PROBLEM → Take the data below and repeat it exactly.

GIVEN DATA →
============================================================
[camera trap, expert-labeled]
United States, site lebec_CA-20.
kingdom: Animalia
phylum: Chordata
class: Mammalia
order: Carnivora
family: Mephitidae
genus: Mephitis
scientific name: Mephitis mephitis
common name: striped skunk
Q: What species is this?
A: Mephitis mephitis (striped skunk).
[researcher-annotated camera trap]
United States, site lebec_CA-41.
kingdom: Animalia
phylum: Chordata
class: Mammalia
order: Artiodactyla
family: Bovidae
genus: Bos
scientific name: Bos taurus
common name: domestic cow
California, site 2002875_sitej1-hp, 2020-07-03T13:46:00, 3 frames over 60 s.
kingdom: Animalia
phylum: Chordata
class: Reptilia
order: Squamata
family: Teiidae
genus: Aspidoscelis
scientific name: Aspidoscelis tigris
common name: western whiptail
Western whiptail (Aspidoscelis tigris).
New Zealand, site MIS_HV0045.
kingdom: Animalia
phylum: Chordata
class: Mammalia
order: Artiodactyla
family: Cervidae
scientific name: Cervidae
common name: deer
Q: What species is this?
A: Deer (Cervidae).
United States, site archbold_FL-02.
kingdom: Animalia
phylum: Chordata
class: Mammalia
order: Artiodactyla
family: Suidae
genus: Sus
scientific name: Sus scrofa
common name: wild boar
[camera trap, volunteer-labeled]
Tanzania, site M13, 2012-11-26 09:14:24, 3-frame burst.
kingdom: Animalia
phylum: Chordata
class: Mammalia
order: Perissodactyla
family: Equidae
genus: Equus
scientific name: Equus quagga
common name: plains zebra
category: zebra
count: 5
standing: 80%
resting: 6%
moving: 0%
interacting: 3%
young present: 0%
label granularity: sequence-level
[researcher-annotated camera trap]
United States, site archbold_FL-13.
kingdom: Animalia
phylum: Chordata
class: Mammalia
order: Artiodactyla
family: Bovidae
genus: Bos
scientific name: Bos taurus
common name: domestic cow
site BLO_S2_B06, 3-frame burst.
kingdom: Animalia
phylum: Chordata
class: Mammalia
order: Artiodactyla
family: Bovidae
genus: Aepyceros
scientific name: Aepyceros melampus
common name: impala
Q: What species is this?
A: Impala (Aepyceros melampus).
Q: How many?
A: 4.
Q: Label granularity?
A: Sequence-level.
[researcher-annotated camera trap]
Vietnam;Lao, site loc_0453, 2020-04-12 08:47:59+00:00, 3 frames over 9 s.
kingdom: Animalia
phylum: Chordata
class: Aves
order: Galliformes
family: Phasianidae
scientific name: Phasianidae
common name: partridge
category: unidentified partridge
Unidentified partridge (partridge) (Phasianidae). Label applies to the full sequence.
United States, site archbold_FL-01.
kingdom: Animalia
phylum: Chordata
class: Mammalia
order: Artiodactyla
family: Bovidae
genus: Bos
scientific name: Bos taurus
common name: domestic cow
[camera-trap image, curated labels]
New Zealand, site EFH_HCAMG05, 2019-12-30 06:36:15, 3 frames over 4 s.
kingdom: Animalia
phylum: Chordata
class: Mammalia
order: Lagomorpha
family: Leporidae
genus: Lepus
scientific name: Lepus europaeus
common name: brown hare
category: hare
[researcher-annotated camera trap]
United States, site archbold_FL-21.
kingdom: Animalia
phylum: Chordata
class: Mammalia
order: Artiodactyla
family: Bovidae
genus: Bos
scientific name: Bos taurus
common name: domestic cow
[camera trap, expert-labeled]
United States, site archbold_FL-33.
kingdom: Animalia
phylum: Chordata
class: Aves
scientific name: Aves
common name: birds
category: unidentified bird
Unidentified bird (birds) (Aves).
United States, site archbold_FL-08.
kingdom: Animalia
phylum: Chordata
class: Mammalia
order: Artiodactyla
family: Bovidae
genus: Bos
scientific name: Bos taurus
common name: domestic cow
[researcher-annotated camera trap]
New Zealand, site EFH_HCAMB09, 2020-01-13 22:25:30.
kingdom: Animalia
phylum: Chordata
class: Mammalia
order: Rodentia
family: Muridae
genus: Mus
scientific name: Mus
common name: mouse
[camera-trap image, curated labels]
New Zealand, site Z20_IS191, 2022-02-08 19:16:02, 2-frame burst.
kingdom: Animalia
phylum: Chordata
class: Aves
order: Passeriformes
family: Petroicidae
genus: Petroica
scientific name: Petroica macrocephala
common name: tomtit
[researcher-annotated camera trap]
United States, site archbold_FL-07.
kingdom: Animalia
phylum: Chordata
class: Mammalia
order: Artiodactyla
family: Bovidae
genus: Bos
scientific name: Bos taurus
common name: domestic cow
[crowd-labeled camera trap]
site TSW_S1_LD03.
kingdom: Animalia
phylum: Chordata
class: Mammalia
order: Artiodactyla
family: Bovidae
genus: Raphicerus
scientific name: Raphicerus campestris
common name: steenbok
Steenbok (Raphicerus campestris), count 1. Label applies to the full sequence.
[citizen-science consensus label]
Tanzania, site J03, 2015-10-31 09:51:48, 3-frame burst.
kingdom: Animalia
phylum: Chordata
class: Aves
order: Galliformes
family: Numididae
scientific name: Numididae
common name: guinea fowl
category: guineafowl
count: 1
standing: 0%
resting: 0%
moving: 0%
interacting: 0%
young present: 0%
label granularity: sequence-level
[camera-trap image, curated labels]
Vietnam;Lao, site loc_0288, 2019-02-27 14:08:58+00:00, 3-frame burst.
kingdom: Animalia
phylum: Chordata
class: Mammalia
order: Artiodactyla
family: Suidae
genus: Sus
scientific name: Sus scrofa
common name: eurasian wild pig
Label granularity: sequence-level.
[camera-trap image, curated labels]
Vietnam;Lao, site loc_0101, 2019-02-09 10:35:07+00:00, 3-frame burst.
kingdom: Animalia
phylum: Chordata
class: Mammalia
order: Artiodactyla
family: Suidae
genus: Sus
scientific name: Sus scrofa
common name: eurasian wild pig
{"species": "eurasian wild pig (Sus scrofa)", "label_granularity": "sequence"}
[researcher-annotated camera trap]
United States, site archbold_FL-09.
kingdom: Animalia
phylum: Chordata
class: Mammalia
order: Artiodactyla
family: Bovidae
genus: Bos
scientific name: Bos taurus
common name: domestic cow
============================================================
RESULT BELOW →
[camera trap, expert-labeled]
United States, site lebec_CA-20.
kingdom: Animalia
phylum: Chordata
class: Mammalia
order: Carnivora
family: Mephitidae
genus: Mephitis
scientific name: Mephitis mephitis
common name: striped skunk
Q: What species is this?
A: Mephitis mephitis (striped skunk).
[researcher-annotated camera trap]
United States, site lebec_CA-41.
kingdom: Animalia
phylum: Chordata
class: Mammalia
order: Artiodactyla
family: Bovidae
genus: Bos
scientific name: Bos taurus
common name: domestic cow
California, site 2002875_sitej1-hp, 2020-07-03T13:46:00, 3 frames over 60 s.
kingdom: Animalia
phylum: Chordata
class: Reptilia
order: Squamata
family: Teiidae
genus: Aspidoscelis
scientific name: Aspidoscelis tigris
common name: western whiptail
Western whiptail (Aspidoscelis tigris).
New Zealand, site MIS_HV0045.
kingdom: Animalia
phylum: Chordata
class: Mammalia
order: Artiodactyla
family: Cervidae
scientific name: Cervidae
common name: deer
Q: What species is this?
A: Deer (Cervidae).
United States, site archbold_FL-02.
kingdom: Animalia
phylum: Chordata
class: Mammalia
order: Artiodactyla
family: Suidae
genus: Sus
scientific name: Sus scrofa
common name: wild boar
[camera trap, volunteer-labeled]
Tanzania, site M13, 2012-11-26 09:14:24, 3-frame burst.
kingdom: Animalia
phylum: Chordata
class: Mammalia
order: Perissodactyla
family: Equidae
genus: Equus
scientific name: Equus quagga
common name: plains zebra
category: zebra
count: 5
standing: 80%
resting: 6%
moving: 0%
interacting: 3%
young present: 0%
label granularity: sequence-level
[researcher-annotated camera trap]
United States, site archbold_FL-13.
kingdom: Animalia
phylum: Chordata
class: Mammalia
order: Artiodactyla
family: Bovidae
genus: Bos
scientific name: Bos taurus
common name: domestic cow
site BLO_S2_B06, 3-frame burst.
kingdom: Animalia
phylum: Chordata
class: Mammalia
order: Artiodactyla
family: Bovidae
genus: Aepyceros
scientific name: Aepyceros melampus
common name: impala
Q: What species is this?
A: Impala (Aepyceros melampus).
Q: How many?
A: 4.
Q: Label granularity?
A: Sequence-level.
[researcher-annotated camera trap]
Vietnam;Lao, site loc_0453, 2020-04-12 08:47:59+00:00, 3 frames over 9 s.
kingdom: Animalia
phylum: Chordata
class: Aves
order: Galliformes
family: Phasianidae
scientific name: Phasianidae
common name: partridge
category: unidentified partridge
Unidentified partridge (partridge) (Phasianidae). Label applies to the full sequence.
United States, site archbold_FL-01.
kingdom: Animalia
phylum: Chordata
class: Mammalia
order: Artiodactyla
family: Bovidae
genus: Bos
scientific name: Bos taurus
common name: domestic cow
[camera-trap image, curated labels]
New Zealand, site EFH_HCAMG05, 2019-12-30 06:36:15, 3 frames over 4 s.
kingdom: Animalia
phylum: Chordata
class: Mammalia
order: Lagomorpha
family: Leporidae
genus: Lepus
scientific name: Lepus europaeus
common name: brown hare
category: hare
[researcher-annotated camera trap]
United States, site archbold_FL-21.
kingdom: Animalia
phylum: Chordata
class: Mammalia
order: Artiodactyla
family: Bovidae
genus: Bos
scientific name: Bos taurus
common name: domestic cow
[camera trap, expert-labeled]
United States, site archbold_FL-33.
kingdom: Animalia
phylum: Chordata
class: Aves
scientific name: Aves
common name: birds
category: unidentified bird
Unidentified bird (birds) (Aves).
United States, site archbold_FL-08.
kingdom: Animalia
phylum: Chordata
class: Mammalia
order: Artiodactyla
family: Bovidae
genus: Bos
scientific name: Bos taurus
common name: domestic cow
[researcher-annotated camera trap]
New Zealand, site EFH_HCAMB09, 2020-01-13 22:25:30.
kingdom: Animalia
phylum: Chordata
class: Mammalia
order: Rodentia
family: Muridae
genus: Mus
scientific name: Mus
common name: mouse
[camera-trap image, curated labels]
New Zealand, site Z20_IS191, 2022-02-08 19:16:02, 2-frame burst.
kingdom: Animalia
phylum: Chordata
class: Aves
order: Passeriformes
family: Petroicidae
genus: Petroica
scientific name: Petroica macrocephala
common name: tomtit
[researcher-annotated camera trap]
United States, site archbold_FL-07.
kingdom: Animalia
phylum: Chordata
class: Mammalia
order: Artiodactyla
family: Bovidae
genus: Bos
scientific name: Bos taurus
common name: domestic cow
[crowd-labeled camera trap]
site TSW_S1_LD03.
kingdom: Animalia
phylum: Chordata
class: Mammalia
order: Artiodactyla
family: Bovidae
genus: Raphicerus
scientific name: Raphicerus campestris
common name: steenbok
Steenbok (Raphicerus campestris), count 1. Label applies to the full sequence.
[citizen-science consensus label]
Tanzania, site J03, 2015-10-31 09:51:48, 3-frame burst.
kingdom: Animalia
phylum: Chordata
class: Aves
order: Galliformes
family: Numididae
scientific name: Numididae
common name: guinea fowl
category: guineafowl
count: 1
standing: 0%
resting: 0%
moving: 0%
interacting: 0%
young present: 0%
label granularity: sequence-level
[camera-trap image, curated labels]
Vietnam;Lao, site loc_0288, 2019-02-27 14:08:58+00:00, 3-frame burst.
kingdom: Animalia
phylum: Chordata
class: Mammalia
order: Artiodactyla
family: Suidae
genus: Sus
scientific name: Sus scrofa
common name: eurasian wild pig
Label granularity: sequence-level.
[camera-trap image, curated labels]
Vietnam;Lao, site loc_0101, 2019-02-09 10:35:07+00:00, 3-frame burst.
kingdom: Animalia
phylum: Chordata
class: Mammalia
order: Artiodactyla
family: Suidae
genus: Sus
scientific name: Sus scrofa
common name: eurasian wild pig
{"species": "eurasian wild pig (Sus scrofa)", "label_granularity": "sequence"}
[researcher-annotated camera trap]
United States, site archbold_FL-09.
kingdom: Animalia
phylum: Chordata
class: Mammalia
order: Artiodactyla
family: Bovidae
genus: Bos
scientific name: Bos taurus
common name: domestic cow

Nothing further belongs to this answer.